Consigne A -> Présentez sous forme de liste numérotée les lignes des entrées, de la ligne contenant « this 516×350 image. » à la ligne contenant « burned doorway [414, 4, 516, 200] », en omettant les lignes vides.

Texte à lire ->
------------

Il est donc difficile de répondre aux contraintes industrielles qui exigent une certification générale des systèmes, une qualification exemplaire (robustesse) et une explicabilité des algorithmes.

LE PROJET DEEL

Le projet DEEL (DEpendable Explainable Learning) s’attaque justement à cette problématique depuis 2017. Il vient de recevoir un appui financier substantiel des gouvernements par le biais du Consortium de recherche et d’innovation en aérospatiale au Québec (CRIAQ).

Deux objectifs : 1- rendre les systèmes contrôlés par l’intelligence artificielle plus prévisibles et en mesure d’expliquer leurs décisions afin de répondre aux standards de l’aviation civile. 2- former les étudiants de cinq universités aux problèmes spécifiques à l’aérospatiale (une autre barrière importante). 

BARRIÈRE NO.2 : UNE QUESTION DE CONFIANCE 

Une technologie aussi puissante soulève des préoccupations. On voit le risque de prendre des décisions importantes perçues comme inéquitables à nos yeux ou non pertinentes selon nos valeurs. « Étant donné que de nombreuses techniques d’IA réussies reposent sur d’énormes quantités de données, explique-t-il, il est important de savoir comment les données sont gérées par les systèmes d’IA et par ceux qui les produisent. Ces préoccupations font partie des obstacles qui freinent l’IA ou qui inquiètent les utilisateurs, les adopteurs et les décideurs actuels de l’IA », selon M. Cofsky.

Outre la capacité à expliquer son raisonnement et sa prise de décision, les autres problèmes incluent les décisions discriminatoires possibles que les algorithmes d’IA peuvent prendre ainsi que la part de responsabilité lorsqu’un système d’IA est impliqué dans un résultat indésirable.

« LE défi à relever, c’est un problème de confiance » – Sylvain Cofsky

Sans réponses à ces questions, beaucoup ne feront pas confiance à l’IA. Ils garderont les anciens algorithmes qu’ils ont pris des années à concevoir ou ne l’adopteront que partiellement.

------------

Entrées extraites ->
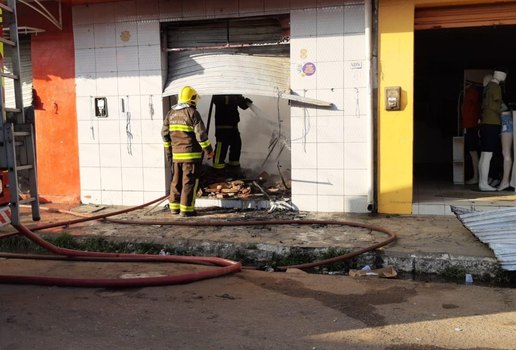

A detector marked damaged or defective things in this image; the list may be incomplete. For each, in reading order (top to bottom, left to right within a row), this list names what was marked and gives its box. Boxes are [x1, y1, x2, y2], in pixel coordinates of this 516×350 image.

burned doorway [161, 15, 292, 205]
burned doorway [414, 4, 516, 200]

------------

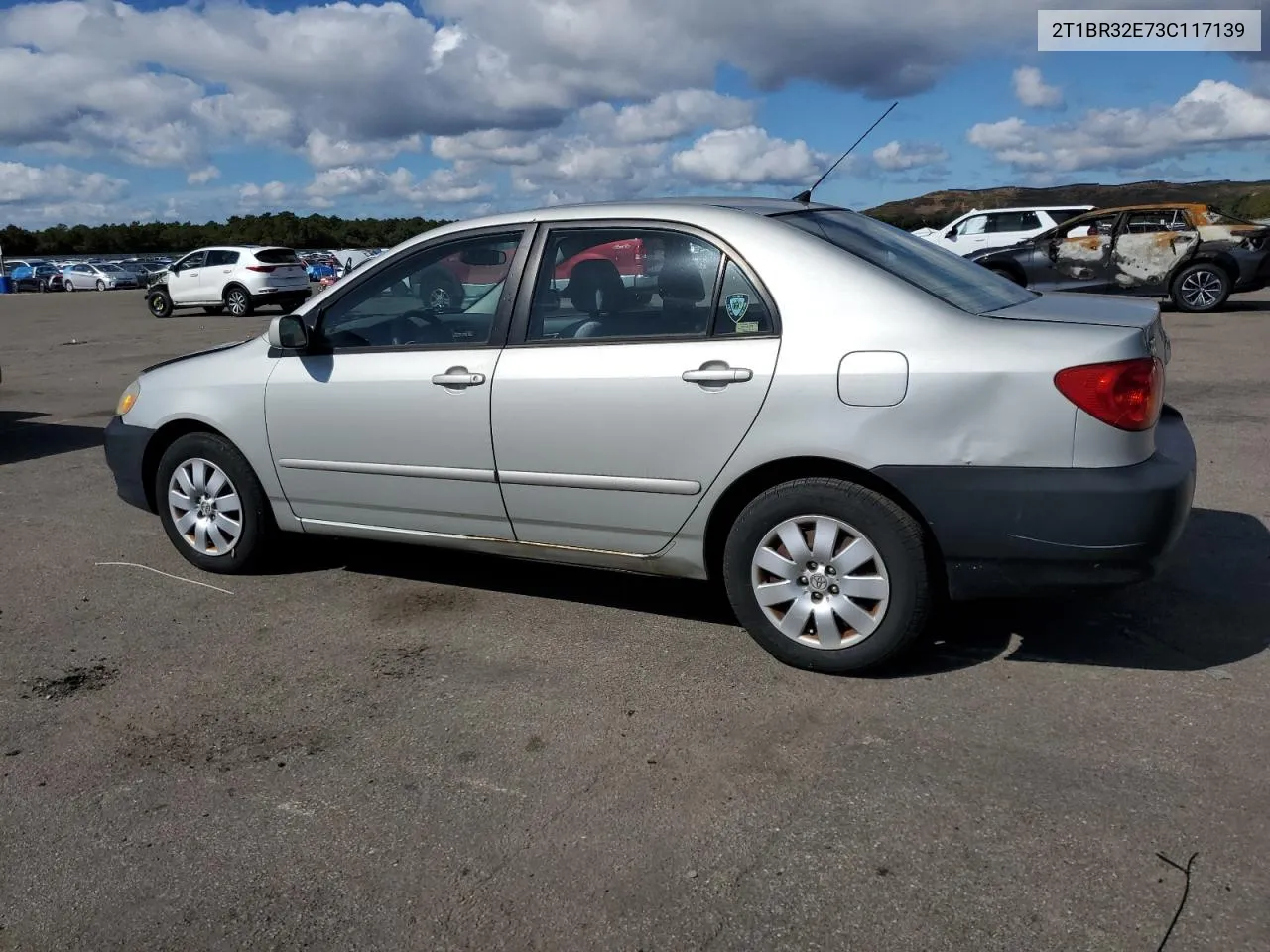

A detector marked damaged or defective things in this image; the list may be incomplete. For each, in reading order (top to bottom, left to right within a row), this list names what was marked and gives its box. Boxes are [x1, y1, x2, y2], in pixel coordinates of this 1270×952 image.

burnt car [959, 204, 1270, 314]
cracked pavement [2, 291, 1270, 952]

------------

Consigne B -> Énumérez les contraintes industrielles mentionnées dans le texte sur l'intelligence artificielle.

Réponse complète A ->
1. A detector marked damaged or defective things in this image; the list may be incomplete. For each, in reading order (top to bottom, left to right within a row), this list names what was marked and gives its box. Boxes are [x1, y1, x2, y2], in pixel coordinates of this 516×350 image.
2. burned doorway [161, 15, 292, 205]
3. burned doorway [414, 4, 516, 200]

Réponse complète B ->
1. Une certification générale des systèmes
2. Une qualification exemplaire (robustesse)
3. Une explicabilité des algorithmes